Intimacy, Ultimacy, and Agency
People come to church for “Ultimacy and Intimacy” according to a great 20th century theologian named James Luther Adams. These are basic spiritual needs for any person. A colleague writes about a time he heard Adams explain,
“they come to wrestle with life’s ultimate questions. Who am I? In what or in whom do I trust? In what community do I belong? And they came for a sense of intimacy, a safe place in which they could be accepted while making connections with others.” (John Morgan’s The Devotional Heart)
Occasionally, in prayers I write for worship, I will include the phrase “Deeper meaning and richer connection.” Intimacy is finding richer connection, and ultimacy is finding deeper meaning in our lives.
I regularly hear from visitors and long-time members reflecting on what led them to our congregations. A lot of times people will be seeking after exactly what James Luther Adams was talking about: “ultimacy and intimacy.” We may not say it such grand words, but pared down to the phrase “deeper meaning and richer connections,” the assertion seems to carry for most situations. People come seeking ultimacy and intimacy.
When I think about all this, however, I wonder if there might be a third component needed to round out the message, a third element to really cover what is drawing people and keeping people in faith communities such as ours. I suggest the third basic human need is agency. There is an element of activism in the central workings of most progressive religious communities.
This centrality of activism in our congregations is in response to a basic human need to make a difference in the world, a need to serve life is some way. For many liberal faith communities, it is to live our faith out loud in the world, to put our faith in action. Our search for meaning leads us to inspired actions in the world.
If you went outside and someone asked you – Hey, you just came out of the building, what is that place all about?’ and you answered saying “intimacy, ultimacy and agency,” that person would probably run the other way. But if you were to say, “richer connections, deeper meaning, and inspired action” – well, now you’re having a conversation. In a way, this can serve as a modern and communal salvation story: you can come into a community like this one for the three things your soul needs: connection, meaning, and a call to service.
For me and mine, I say social justice, inspired action, agency, working to heal the world – however you call it – is as central a reason for this congregation’s continued existence as intimacy and ultimacy. It is part of our work to build a better world, to co-create the beloved community. To truly seek intimacy and ultimacy, one would do well to be thoughtfully engaged, to be involved in actions that live out the commitments one has found through intimacy and ultimacy. To abstain entirely from justice work, from striving to heal the world and make it a better place, to say you are not going to muck around in that “justice-stuff” is a disservice to the faithful pursuit of a spiritual life. “Faith without works is dead.”

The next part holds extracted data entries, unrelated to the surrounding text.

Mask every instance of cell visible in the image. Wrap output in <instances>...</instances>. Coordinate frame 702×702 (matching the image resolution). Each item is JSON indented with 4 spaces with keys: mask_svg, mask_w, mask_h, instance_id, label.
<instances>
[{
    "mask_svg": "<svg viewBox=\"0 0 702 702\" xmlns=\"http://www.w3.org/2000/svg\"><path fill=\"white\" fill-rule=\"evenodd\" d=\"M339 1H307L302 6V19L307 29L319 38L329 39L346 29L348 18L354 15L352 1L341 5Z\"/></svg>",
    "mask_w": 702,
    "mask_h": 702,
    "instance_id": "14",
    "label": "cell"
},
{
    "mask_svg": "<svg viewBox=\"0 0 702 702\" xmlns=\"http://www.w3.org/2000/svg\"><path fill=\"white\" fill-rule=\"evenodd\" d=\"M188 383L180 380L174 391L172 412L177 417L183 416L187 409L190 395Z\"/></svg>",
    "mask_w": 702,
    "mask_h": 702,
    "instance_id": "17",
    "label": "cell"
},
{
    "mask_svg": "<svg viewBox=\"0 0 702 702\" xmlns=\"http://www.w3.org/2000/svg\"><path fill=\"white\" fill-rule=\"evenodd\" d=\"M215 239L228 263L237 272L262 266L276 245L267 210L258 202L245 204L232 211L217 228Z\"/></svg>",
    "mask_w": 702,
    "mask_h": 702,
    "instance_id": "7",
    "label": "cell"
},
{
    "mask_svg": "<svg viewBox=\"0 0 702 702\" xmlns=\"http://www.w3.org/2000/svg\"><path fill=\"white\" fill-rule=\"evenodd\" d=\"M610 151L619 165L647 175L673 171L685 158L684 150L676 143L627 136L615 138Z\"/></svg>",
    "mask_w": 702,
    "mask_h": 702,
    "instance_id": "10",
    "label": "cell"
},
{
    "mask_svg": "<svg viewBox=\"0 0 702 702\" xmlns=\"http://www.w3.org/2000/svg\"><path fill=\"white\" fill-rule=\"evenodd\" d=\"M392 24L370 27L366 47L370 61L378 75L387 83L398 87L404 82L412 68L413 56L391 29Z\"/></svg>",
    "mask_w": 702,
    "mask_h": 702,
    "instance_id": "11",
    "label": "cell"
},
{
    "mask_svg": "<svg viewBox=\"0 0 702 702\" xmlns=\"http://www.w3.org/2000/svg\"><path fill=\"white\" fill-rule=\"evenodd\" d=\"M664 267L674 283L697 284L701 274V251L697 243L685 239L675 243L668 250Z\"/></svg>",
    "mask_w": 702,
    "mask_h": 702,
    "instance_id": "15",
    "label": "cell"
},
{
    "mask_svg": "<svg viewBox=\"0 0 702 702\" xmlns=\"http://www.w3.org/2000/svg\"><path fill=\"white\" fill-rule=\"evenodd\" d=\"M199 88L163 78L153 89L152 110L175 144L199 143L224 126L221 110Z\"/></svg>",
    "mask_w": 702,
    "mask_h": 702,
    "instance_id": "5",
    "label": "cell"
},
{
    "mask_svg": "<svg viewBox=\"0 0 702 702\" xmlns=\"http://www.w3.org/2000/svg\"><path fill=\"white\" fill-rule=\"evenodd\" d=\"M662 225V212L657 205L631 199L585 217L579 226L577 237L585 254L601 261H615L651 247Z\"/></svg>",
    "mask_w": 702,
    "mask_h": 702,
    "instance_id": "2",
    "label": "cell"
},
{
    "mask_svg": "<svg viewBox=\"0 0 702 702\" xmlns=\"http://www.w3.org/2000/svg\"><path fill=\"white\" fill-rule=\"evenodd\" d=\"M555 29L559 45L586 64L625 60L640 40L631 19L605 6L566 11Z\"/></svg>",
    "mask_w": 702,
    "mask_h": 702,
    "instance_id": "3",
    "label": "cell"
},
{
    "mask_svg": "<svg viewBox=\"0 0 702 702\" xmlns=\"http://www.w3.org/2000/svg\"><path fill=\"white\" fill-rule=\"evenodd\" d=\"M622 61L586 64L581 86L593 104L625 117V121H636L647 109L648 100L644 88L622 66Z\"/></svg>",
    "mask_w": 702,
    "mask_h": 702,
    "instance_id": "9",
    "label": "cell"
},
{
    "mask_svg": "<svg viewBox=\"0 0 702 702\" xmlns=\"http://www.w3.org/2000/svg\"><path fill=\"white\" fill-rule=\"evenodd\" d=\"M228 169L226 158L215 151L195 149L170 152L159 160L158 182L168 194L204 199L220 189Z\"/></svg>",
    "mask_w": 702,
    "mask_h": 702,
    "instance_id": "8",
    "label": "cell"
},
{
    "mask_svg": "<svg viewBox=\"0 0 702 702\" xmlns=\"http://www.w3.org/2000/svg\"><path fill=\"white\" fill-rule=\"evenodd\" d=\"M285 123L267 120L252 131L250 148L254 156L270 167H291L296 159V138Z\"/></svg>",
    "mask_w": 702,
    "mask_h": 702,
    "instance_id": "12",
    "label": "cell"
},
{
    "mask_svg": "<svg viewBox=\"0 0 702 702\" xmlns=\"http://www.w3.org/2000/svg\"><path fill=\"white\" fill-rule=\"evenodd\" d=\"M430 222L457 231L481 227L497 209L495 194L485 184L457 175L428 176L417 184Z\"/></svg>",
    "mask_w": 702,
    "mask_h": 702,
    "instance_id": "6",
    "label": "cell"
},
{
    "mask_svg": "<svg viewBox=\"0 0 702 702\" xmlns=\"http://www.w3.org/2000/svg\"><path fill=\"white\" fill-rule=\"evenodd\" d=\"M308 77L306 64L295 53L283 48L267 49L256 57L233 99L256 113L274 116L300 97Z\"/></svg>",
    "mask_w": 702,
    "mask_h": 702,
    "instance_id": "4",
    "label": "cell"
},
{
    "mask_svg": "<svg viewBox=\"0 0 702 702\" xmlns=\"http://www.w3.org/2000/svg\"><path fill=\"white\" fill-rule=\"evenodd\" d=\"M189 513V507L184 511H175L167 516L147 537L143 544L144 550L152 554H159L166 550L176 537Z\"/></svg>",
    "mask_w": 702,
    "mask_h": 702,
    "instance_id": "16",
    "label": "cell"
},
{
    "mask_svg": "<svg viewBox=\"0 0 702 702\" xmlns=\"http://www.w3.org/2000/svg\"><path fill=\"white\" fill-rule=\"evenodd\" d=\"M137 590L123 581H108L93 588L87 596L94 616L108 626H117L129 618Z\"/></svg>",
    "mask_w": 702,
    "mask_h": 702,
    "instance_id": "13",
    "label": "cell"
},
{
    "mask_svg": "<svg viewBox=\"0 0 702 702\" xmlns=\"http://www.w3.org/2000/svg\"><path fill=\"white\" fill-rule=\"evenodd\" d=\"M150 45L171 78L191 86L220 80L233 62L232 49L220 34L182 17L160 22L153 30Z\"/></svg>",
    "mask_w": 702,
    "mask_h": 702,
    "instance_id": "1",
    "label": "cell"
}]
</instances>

A Picture of Transforming Love
I have a photograph that struck me when I first saw it and has stayed with my ever since. It is a picture of a group of young kids putting together a pan of baked ziti. The children are the ones holding the spoons and pouring the next ingredient into the pan while the adults are off to the side, watchful. In the background, the word LOVE from a banner on the wall is almost perfectly framed by the faces in the foreground. It is just a great shot.
The event was a “Faith in Action” Sunday. On those Sundays, instead of the usual Sunday School classes, we have all kids pitch in on a service project like a river clean-up, a bag-lunch prep for the hungry, or making toiletry bags for the homeless. This day we are making several pans of baked ziti for the opening of a new homeless shelter.
The adults were telling the children about the new shelter, describing how helpful the meal would be for the people. One of the kids asked, “Why can’t the people just go to a hotel?” It became one of those educational moments teachers long for. The children asked questions out of their curiosity rather than being told things because the curriculum said it was time to tell students the next piece of information. “How did they become homeless?” “Where were they sleeping last night before the shelter opened?” “What are they going to eat tomorrow night when the Ziti is gone?”
Later, one of the adults was raving to me about the experience. She said, “That was perfect! I want to do it again. The kids were engaged, they were curious, and they … they ‘got it.’ Do you know what I mean?” It was that elegant combination of action and reflection, of faith in action, all rolled into a one-hour experience which was transformative for the children and the adults alike.
Some years later, I had a Déjà vu moment when one of the kids from that photo was in our Coming of Age program. One of the activities is for the 13-year-olds and their mentors to visit a soup kitchen to prepare and serve a meal together. I heard the youth say it was her favorite and most meaningful part of the program: preparing, serving, and ultimately sharing a meal with hungry people in need of food.
Part of the work is to feed the hungry. Part of the work is to transform souls, to let love wield its transformative power on our hearts.